Propane stocks increased (⬆) by 3.1 million barrels from the previous report week to 61.4 million barrels. The report estimated current demand at 454,000 barrels per day, a decrease (⬇) of 651,000 barrels daily from the previous report week.


Natural Gas

Spot futures prices for Henry Hub natural gas are trading a directionless course. Last week, their range was less than 19 cents, around an average of $2.23 MMBtus.  Neither HDD or CDD generation were notable. The country produced 19 more HDDs than normal for the week ended May 4. Only 8 CDDs were created, four fewer than normal.

Changes in supply balances were minimal too. Natural gas supply dropped 1.2% for the week ended May 10. Both production of dry gas and imports from Canada fell. Demand dropped by 5.1 Bcf/d, a whopping 7.3%, reflecting the diminution of degree days during the period.

Seasonal slowdowns were seen in deliveries to LNG export facilities. For the third consecutive week deliveries fell. The report week declined by 4.2% to 12.9 Bcf/d.

The technical picture appears to be uninteresting as well. Prices have been rangebound since March. The RSI measures 51.4, with no divergence.

Caution remains in order. Markets in the U.S. may be calm just now, but an active global economy contains the seeds of change. And with natural gas now established as a global commodity, changes in flows, political considerations and shifting economic alliances cannot be ignored by natural gas interests. China is re-engaging after its self-imposed Covid isolation, and Russia has found new markets in Asia.

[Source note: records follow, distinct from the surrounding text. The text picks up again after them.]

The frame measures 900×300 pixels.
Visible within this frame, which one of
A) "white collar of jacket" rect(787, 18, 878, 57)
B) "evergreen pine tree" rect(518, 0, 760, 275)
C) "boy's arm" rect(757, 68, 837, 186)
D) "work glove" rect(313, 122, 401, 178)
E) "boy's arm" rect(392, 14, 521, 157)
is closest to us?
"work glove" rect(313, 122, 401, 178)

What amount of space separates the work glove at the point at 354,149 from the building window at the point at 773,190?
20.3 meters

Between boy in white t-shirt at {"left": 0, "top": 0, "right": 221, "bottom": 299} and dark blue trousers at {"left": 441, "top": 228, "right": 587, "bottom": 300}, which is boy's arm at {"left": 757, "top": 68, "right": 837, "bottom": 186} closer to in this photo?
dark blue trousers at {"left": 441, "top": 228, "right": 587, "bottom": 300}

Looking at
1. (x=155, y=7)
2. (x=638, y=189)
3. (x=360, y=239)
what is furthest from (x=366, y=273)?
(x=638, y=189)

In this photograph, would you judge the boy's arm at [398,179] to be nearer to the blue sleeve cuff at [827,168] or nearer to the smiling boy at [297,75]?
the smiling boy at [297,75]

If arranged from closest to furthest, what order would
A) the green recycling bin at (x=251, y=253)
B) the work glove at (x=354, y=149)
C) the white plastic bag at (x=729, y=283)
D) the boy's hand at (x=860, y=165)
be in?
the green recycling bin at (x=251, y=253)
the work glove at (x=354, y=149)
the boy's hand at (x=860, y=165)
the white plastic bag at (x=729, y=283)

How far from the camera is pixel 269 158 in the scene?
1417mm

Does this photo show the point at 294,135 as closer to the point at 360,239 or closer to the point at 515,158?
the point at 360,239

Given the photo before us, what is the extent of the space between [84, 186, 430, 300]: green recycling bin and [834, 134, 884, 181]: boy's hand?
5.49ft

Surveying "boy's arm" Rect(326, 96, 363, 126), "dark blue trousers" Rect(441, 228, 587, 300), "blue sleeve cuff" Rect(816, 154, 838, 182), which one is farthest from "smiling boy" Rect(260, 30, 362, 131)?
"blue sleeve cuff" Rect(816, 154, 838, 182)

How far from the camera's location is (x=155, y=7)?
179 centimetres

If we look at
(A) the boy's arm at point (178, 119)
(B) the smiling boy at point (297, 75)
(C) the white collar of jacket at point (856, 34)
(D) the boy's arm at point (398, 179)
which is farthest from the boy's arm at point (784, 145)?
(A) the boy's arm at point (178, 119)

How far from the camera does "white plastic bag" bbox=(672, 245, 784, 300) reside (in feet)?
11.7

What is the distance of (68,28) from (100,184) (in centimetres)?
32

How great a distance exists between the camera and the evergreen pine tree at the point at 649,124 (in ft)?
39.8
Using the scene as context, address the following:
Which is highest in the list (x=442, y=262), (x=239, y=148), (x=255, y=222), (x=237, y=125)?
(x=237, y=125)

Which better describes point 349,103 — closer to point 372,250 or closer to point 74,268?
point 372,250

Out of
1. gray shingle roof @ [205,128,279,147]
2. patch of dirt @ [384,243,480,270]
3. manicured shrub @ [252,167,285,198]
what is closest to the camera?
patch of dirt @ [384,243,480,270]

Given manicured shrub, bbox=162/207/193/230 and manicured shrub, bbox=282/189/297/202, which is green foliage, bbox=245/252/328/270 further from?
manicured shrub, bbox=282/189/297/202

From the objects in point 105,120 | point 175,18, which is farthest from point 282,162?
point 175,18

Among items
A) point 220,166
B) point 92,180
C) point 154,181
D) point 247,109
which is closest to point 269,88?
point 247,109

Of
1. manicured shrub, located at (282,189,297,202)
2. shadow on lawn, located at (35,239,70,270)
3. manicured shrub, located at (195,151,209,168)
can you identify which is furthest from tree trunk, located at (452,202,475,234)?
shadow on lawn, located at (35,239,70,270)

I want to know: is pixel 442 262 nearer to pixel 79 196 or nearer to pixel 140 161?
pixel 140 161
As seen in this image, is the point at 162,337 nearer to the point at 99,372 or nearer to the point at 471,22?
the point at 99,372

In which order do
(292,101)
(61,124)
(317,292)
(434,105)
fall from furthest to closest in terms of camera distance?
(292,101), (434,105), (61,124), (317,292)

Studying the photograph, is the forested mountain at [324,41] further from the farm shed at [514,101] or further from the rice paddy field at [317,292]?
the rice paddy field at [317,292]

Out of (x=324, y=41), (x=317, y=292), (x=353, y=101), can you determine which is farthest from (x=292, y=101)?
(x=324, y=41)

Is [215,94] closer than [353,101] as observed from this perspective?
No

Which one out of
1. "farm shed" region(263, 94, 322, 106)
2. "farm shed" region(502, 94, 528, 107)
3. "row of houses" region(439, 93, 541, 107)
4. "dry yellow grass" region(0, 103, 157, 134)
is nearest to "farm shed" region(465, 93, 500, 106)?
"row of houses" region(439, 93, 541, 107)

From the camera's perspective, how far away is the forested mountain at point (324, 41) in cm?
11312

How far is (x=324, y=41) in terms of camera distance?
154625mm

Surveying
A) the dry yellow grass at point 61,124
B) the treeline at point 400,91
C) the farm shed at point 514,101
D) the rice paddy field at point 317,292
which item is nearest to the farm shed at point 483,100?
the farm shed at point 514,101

It is Mid-May. The next seasonal move is a summer rally.  It is, of course, not guaranteed. Uncertainty abounds around the direction of interest rates, consumer demand and inventory balances, all of which could influence price.

According to the EIA:

Net [natural gas] injections into storage totaled 78 Bcf for the week ended May 5, compared with the five-year (2018–2022) average net injections of 87 Bcf and last year’s net injections of 76 Bcf during the same week. Working natural gas stocks totaled 2,141 Bcf, which is 332 Bcf (18%) more than the five-year average .and 509 Bcf (31%) more than last year at this time.